**AIM OF THE TASK**
Starting at the line below with "Platythyrea exigua casent0178859 label 1.jpg" and stopping at the line with "Biting The teeth", please print each line exactly, those two included, and skip every picture.

** Opening PROVIDED DATA block **

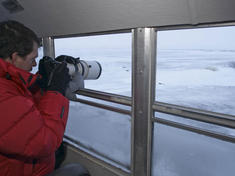 Photographing polar bears from the tundra buggy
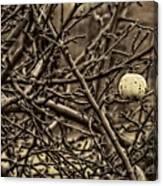 The Last Little Apple On The Tree Canvas Print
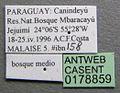 Platythyrea exigua casent0178859 label 1.jpg
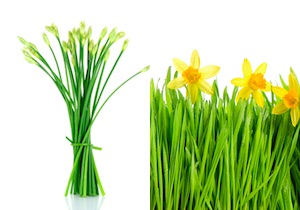 きれいな花には毒がある!「ニラ」と間違えて「スイセン」を食べて食中毒による死亡例も!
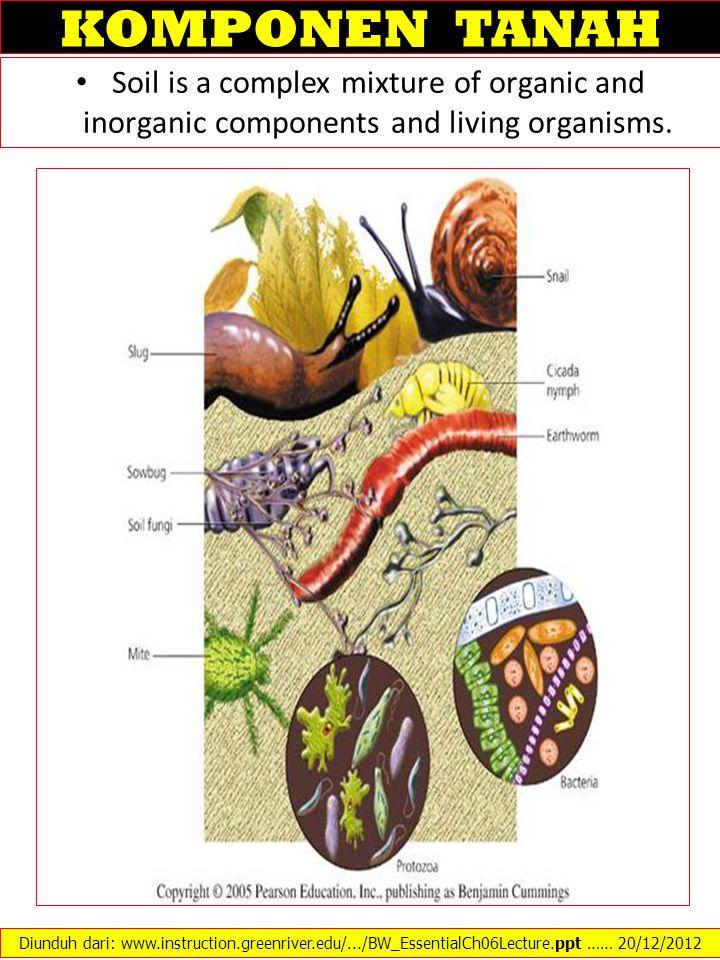 KOMPONEN TANAH Soil is a complex mixture of organic and inorganic components and living organisms. Diunduh dari: www.instruction.greenriver.edu/.../BW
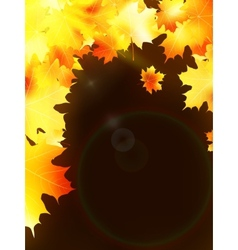 Autumn leaves on colorful plus EPS10 vector image
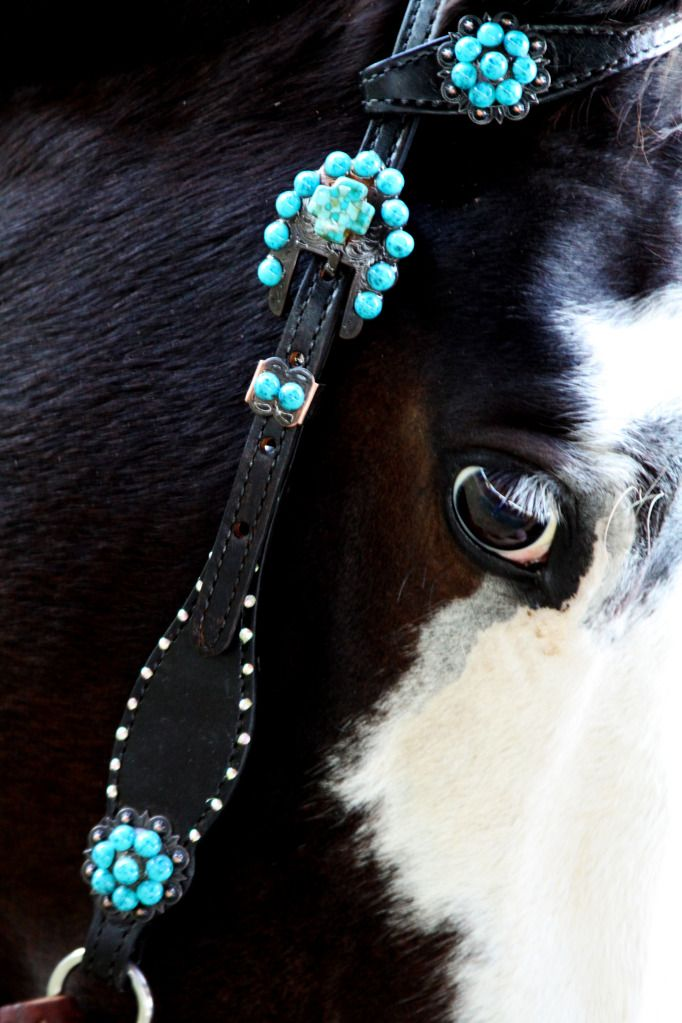 Cowboy Junkie tack would be gorg on a buckskin or palomino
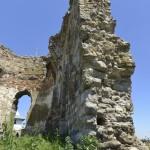 Podolein Ruinile Manastirii Buciulesti-7768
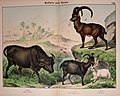 Natural history of the animal kingdom for the use of young people (Plate XXIV) (5974935324).jpg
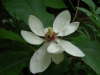 Magnolia x weisneri 'Aashild Kalleberg'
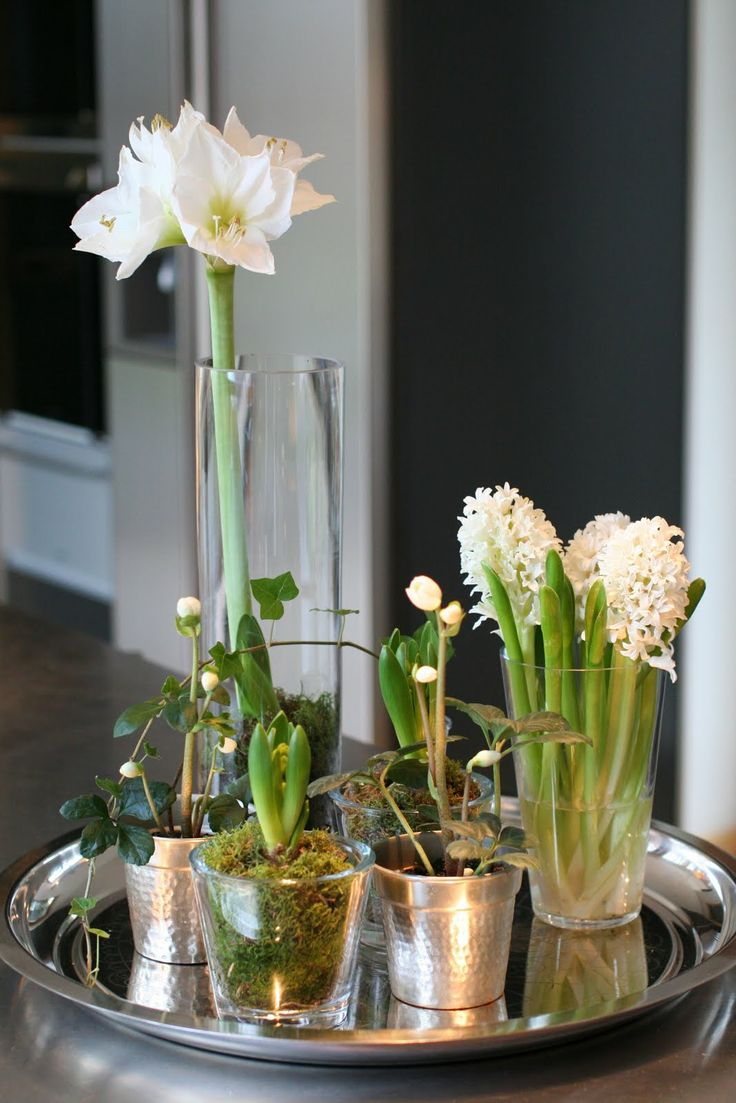TRAYS & PLANTS :: Bulbs & votives w/ little plants.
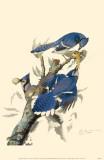Geai bleu Reproduction image originale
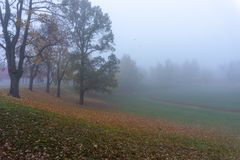 Foggy outdoor sports center beautiful landscape stock images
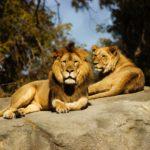 【夢占い】夢でライオンが出てきたのは何のサイン?ライオンの夢の意味を調査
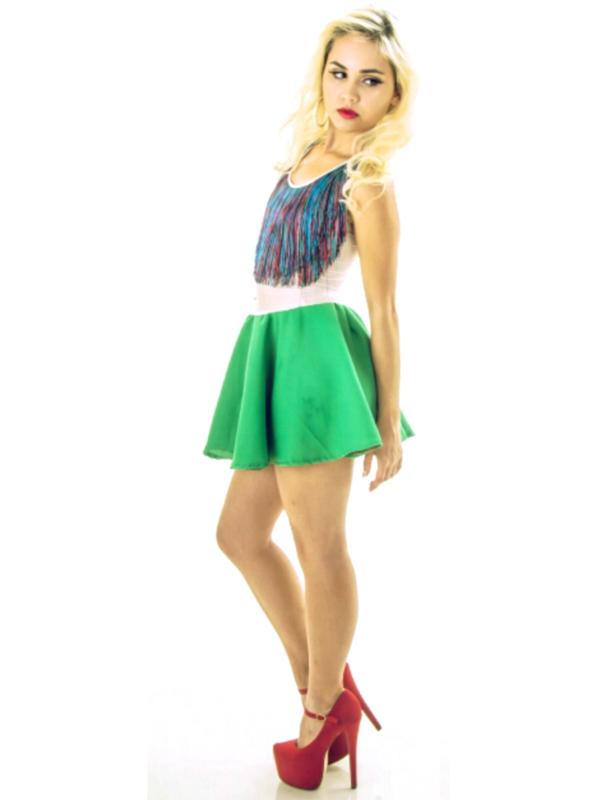 Fringe Skater Dress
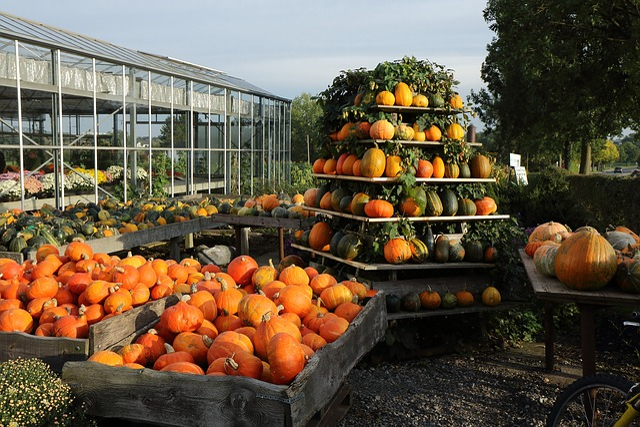 Pumpkin, Autumn, Sale, Harvest Festival, Halloween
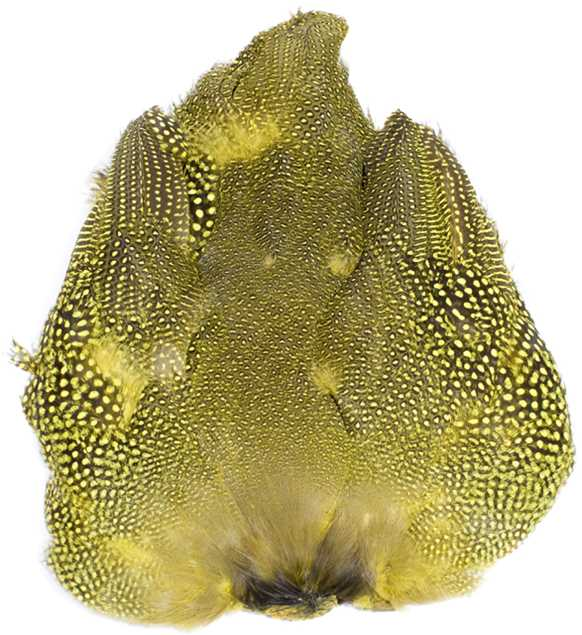 Bild på Guinea/Pärlhöna (helt skinn)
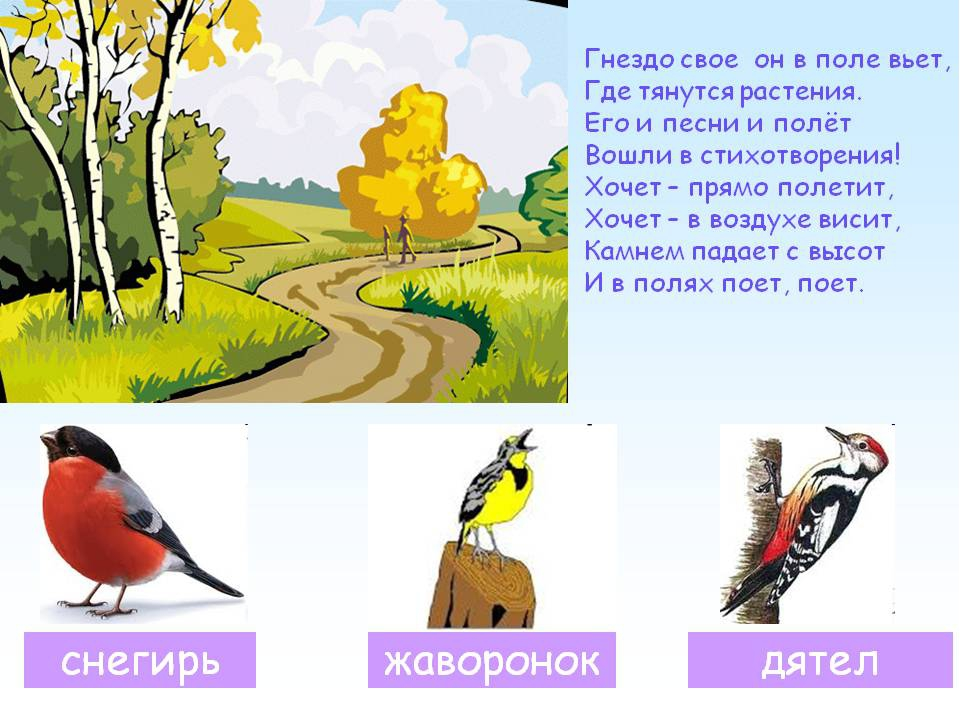 цветок умер, загадки с картинками про птиц армейского офицера греховно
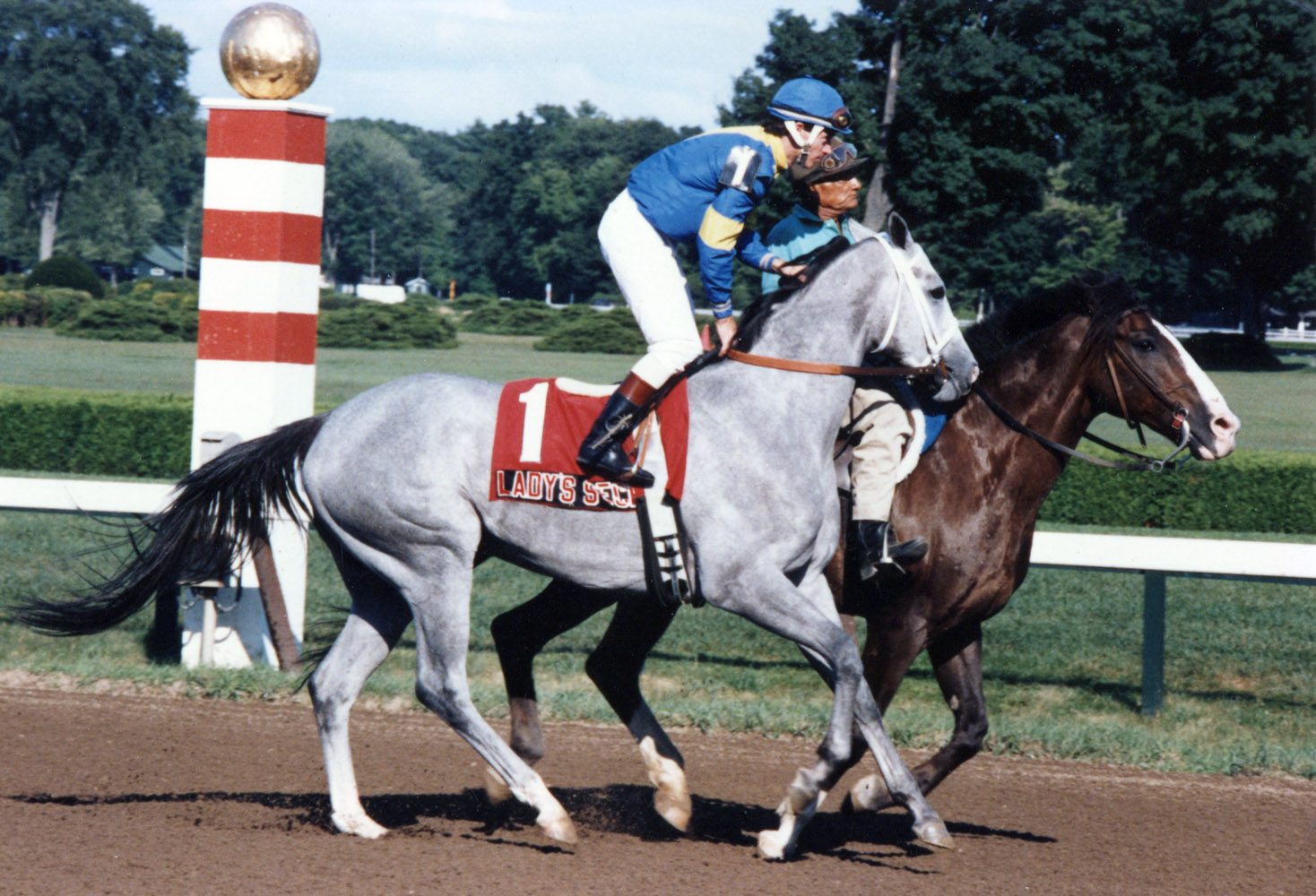 Lady's Secret (Don MacBeth up) going to the post for the 1985 Ballerina at Saratoga (Mike Pender/Museum Collection)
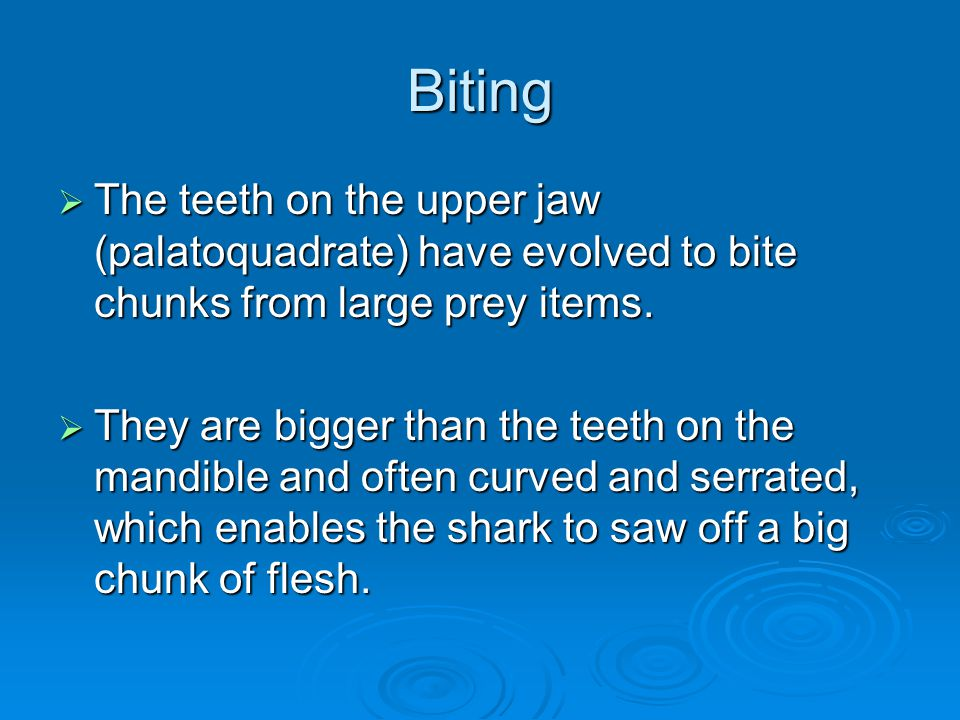 Biting The teeth on the upper jaw (palatoquadrate) have evolved to bite chunks from large prey items.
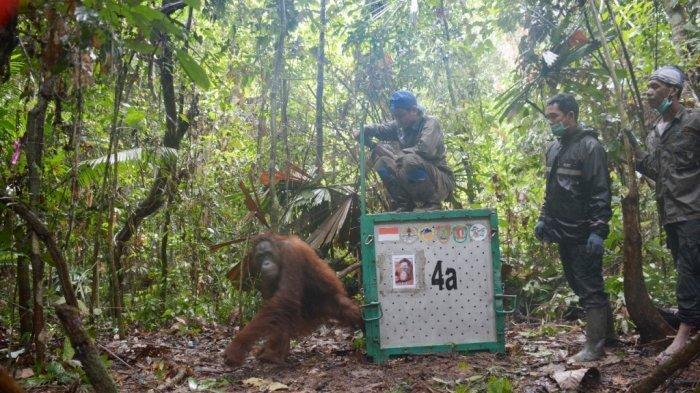 Dua Orangutan Selundupan Thailand Ini Akhirnya Dilepasliarkan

** Closing PROVIDED DATA block **

**RESULT OF THE EXERCISE**
 Platythyrea exigua casent0178859 label 1.jpg
 きれいな花には毒がある!「ニラ」と間違えて「スイセン」を食べて食中毒による死亡例も!
 KOMPONEN TANAH Soil is a complex mixture of organic and inorganic components and living organisms. Diunduh dari: www.instruction.greenriver.edu/.../BW
 Autumn leaves on colorful plus EPS10 vector image
 Cowboy Junkie tack would be gorg on a buckskin or palomino
 Podolein Ruinile Manastirii Buciulesti-7768
 Natural history of the animal kingdom for the use of young people (Plate XXIV) (5974935324).jpg
 Magnolia x weisneri 'Aashild Kalleberg'
TRAYS & PLANTS :: Bulbs & votives w/ little plants.
Geai bleu Reproduction image originale
 Foggy outdoor sports center beautiful landscape stock images
 【夢占い】夢でライオンが出てきたのは何のサイン?ライオンの夢の意味を調査
 Fringe Skater Dress
 Pumpkin, Autumn, Sale, Harvest Festival, Halloween
 Bild på Guinea/Pärlhöna (helt skinn)
 цветок умер, загадки с картинками про птиц армейского офицера греховно
 Lady's Secret (Don MacBeth up) going to the post for the 1985 Ballerina at Saratoga (Mike Pender/Museum Collection)
 Biting The teeth on the upper jaw (palatoquadrate) have evolved to bite chunks from large prey items.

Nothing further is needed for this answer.